-- begin --
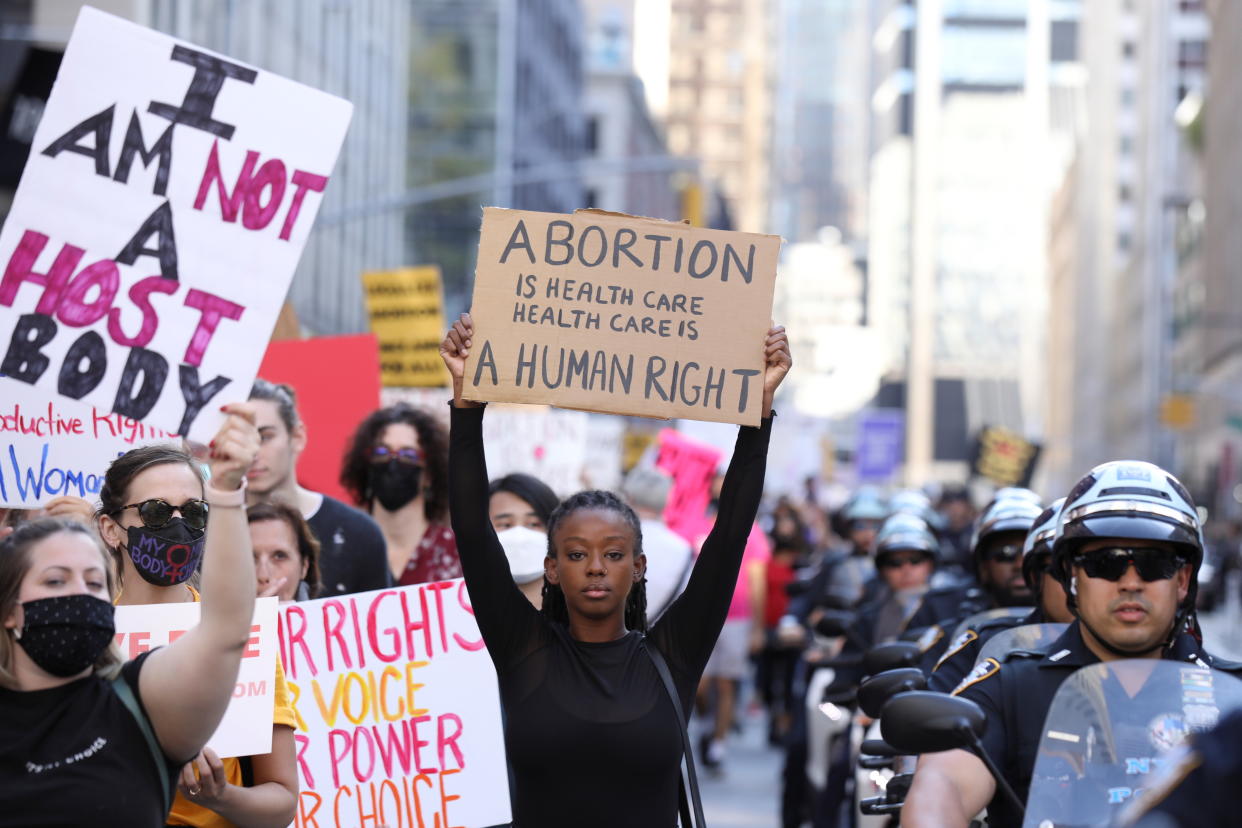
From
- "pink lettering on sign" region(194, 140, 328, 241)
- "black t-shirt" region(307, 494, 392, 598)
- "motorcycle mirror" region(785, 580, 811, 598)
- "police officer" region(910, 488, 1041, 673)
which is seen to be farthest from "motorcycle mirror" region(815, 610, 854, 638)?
"motorcycle mirror" region(785, 580, 811, 598)

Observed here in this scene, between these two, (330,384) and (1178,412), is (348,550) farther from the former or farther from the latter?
(1178,412)

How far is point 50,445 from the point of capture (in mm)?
5996

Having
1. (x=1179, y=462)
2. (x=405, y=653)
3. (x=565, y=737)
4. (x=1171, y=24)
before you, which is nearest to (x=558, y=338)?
(x=565, y=737)

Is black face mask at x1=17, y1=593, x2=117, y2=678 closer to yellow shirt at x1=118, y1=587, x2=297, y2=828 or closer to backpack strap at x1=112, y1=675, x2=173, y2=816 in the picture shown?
backpack strap at x1=112, y1=675, x2=173, y2=816

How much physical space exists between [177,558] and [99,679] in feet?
3.04

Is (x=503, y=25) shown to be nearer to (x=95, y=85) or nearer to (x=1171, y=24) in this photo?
(x=95, y=85)

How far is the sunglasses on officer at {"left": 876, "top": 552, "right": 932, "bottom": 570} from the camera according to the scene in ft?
32.5

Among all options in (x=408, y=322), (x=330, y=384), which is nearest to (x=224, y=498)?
(x=330, y=384)

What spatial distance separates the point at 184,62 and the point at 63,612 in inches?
120

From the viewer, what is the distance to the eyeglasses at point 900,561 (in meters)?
9.92

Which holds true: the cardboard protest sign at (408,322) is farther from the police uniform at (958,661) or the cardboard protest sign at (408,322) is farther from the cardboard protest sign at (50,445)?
the police uniform at (958,661)

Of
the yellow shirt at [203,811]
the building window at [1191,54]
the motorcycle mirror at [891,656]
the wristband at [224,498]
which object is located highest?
the building window at [1191,54]

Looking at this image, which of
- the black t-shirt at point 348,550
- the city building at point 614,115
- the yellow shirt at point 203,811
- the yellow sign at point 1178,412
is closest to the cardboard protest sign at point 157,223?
the black t-shirt at point 348,550

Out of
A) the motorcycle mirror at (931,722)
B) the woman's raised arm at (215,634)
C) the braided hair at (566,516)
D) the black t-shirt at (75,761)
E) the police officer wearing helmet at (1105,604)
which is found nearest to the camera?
the motorcycle mirror at (931,722)
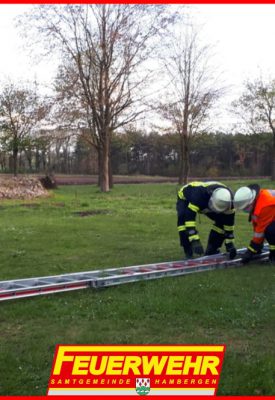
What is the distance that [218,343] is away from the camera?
17.1ft

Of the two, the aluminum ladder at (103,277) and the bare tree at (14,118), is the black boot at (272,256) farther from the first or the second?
the bare tree at (14,118)

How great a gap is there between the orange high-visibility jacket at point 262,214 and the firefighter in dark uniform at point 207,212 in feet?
1.81

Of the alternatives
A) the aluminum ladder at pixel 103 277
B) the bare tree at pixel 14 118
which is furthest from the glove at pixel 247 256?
the bare tree at pixel 14 118

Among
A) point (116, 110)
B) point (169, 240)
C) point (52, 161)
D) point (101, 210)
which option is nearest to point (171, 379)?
point (169, 240)

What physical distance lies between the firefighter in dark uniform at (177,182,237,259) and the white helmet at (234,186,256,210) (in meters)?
0.18

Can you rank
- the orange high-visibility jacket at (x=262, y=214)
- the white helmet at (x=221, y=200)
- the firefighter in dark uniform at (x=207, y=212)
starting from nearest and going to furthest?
1. the orange high-visibility jacket at (x=262, y=214)
2. the white helmet at (x=221, y=200)
3. the firefighter in dark uniform at (x=207, y=212)

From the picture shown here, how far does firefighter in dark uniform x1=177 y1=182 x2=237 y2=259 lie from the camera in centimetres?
905

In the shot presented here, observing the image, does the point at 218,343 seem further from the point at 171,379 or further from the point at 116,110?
the point at 116,110

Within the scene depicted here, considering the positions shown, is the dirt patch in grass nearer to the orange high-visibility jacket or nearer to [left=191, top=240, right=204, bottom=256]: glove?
[left=191, top=240, right=204, bottom=256]: glove

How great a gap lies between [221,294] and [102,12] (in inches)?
1213

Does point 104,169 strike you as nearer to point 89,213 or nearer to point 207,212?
point 89,213

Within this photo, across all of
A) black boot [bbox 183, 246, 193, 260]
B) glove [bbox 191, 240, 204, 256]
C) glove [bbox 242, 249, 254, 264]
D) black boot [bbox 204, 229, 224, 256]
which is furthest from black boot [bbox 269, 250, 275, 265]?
-- end --
▶ _What needs to be done_
Can you rewrite all the entries above with every "cardboard protest sign" changed to "placard", keeping everything else unchanged and leaving out the pictures?

▶ _Solution to this task_
From
- "pink lettering on sign" region(194, 140, 328, 241)
- "black t-shirt" region(307, 494, 392, 598)
- "motorcycle mirror" region(785, 580, 811, 598)
- "police officer" region(910, 488, 1041, 673)
which is seen to be farthest from "motorcycle mirror" region(815, 610, 854, 638)?
"motorcycle mirror" region(785, 580, 811, 598)

Observed here in this scene, between these two, (330,384) and (1178,412), is (348,550) farther from the former or farther from the latter?
(1178,412)

How far is point 50,445 from the point of capture (in mm)?
5996

Having
1. (x=1179, y=462)
2. (x=405, y=653)
3. (x=565, y=737)
4. (x=1171, y=24)
before you, which is nearest to (x=558, y=338)?
(x=565, y=737)

Is black face mask at x1=17, y1=593, x2=117, y2=678 closer to yellow shirt at x1=118, y1=587, x2=297, y2=828 or closer to backpack strap at x1=112, y1=675, x2=173, y2=816 in the picture shown?
backpack strap at x1=112, y1=675, x2=173, y2=816

How much physical space exists between [177,558] and [99,679] in feet?
3.04

Is (x=503, y=25) shown to be nearer to (x=95, y=85) or nearer to (x=1171, y=24) in this photo?
(x=95, y=85)

How far is the sunglasses on officer at {"left": 876, "top": 552, "right": 932, "bottom": 570} from the camera according to the scene in ft?
32.5

Among all options in (x=408, y=322), (x=330, y=384), which is nearest to (x=224, y=498)?
(x=330, y=384)

What spatial distance separates the point at 184,62 and the point at 63,612 in inches?
120

From the viewer, what is the distance to the eyeglasses at point 900,561 (in meters)?
9.92

Which holds true: the placard at (408,322) is farther from the police uniform at (958,661) or the placard at (408,322) is farther from the placard at (50,445)?
the police uniform at (958,661)

Of
the yellow shirt at [203,811]
the building window at [1191,54]
the motorcycle mirror at [891,656]
the wristband at [224,498]
which object is located highest?
the building window at [1191,54]

Looking at this image, which of
- the black t-shirt at point 348,550
- the city building at point 614,115
- the yellow shirt at point 203,811
- the yellow sign at point 1178,412
is closest to the placard at point 157,223?
the black t-shirt at point 348,550

Out of
A) the motorcycle mirror at (931,722)
B) the woman's raised arm at (215,634)
C) the braided hair at (566,516)
D) the black t-shirt at (75,761)
E) the police officer wearing helmet at (1105,604)
which is found nearest to the camera?
the motorcycle mirror at (931,722)
What is the distance that [218,343] is away from the camera?
17.1ft

Of the two, the aluminum ladder at (103,277) and the bare tree at (14,118), is the black boot at (272,256) farther from the first or the second?
the bare tree at (14,118)

How great a gap is there between the orange high-visibility jacket at point 262,214 and the firefighter in dark uniform at point 207,212 in feet?
1.81

Of the alternatives
A) the aluminum ladder at pixel 103 277
B) the bare tree at pixel 14 118
which is furthest from the glove at pixel 247 256?
the bare tree at pixel 14 118

Among
A) point (116, 110)
B) point (169, 240)
C) point (52, 161)
D) point (101, 210)
which option is nearest to point (171, 379)?
point (169, 240)

What physical distance lies between the firefighter in dark uniform at (177,182,237,259) and the white helmet at (234,186,256,210) (in meters)?
0.18

Can you rank
- the orange high-visibility jacket at (x=262, y=214)
- the white helmet at (x=221, y=200)
- the firefighter in dark uniform at (x=207, y=212)
starting from nearest and going to furthest?
1. the orange high-visibility jacket at (x=262, y=214)
2. the white helmet at (x=221, y=200)
3. the firefighter in dark uniform at (x=207, y=212)

From the picture shown here, how far does firefighter in dark uniform x1=177 y1=182 x2=237 y2=259 lie from the camera in centimetres?
905

In the shot presented here, observing the image, does the point at 218,343 seem further from the point at 171,379 or further from the point at 116,110?
the point at 116,110

Within the scene depicted here, considering the positions shown, is the dirt patch in grass nearer to the orange high-visibility jacket or nearer to [left=191, top=240, right=204, bottom=256]: glove?
[left=191, top=240, right=204, bottom=256]: glove

How great a gap lies between [221,294] and [102,12] (in inches)?
1213

Does point 104,169 strike you as nearer to point 89,213 or nearer to point 207,212?
point 89,213

Within this photo, across all of
A) black boot [bbox 183, 246, 193, 260]
B) glove [bbox 191, 240, 204, 256]
C) glove [bbox 242, 249, 254, 264]
D) black boot [bbox 204, 229, 224, 256]
which is furthest from black boot [bbox 269, 250, 275, 265]?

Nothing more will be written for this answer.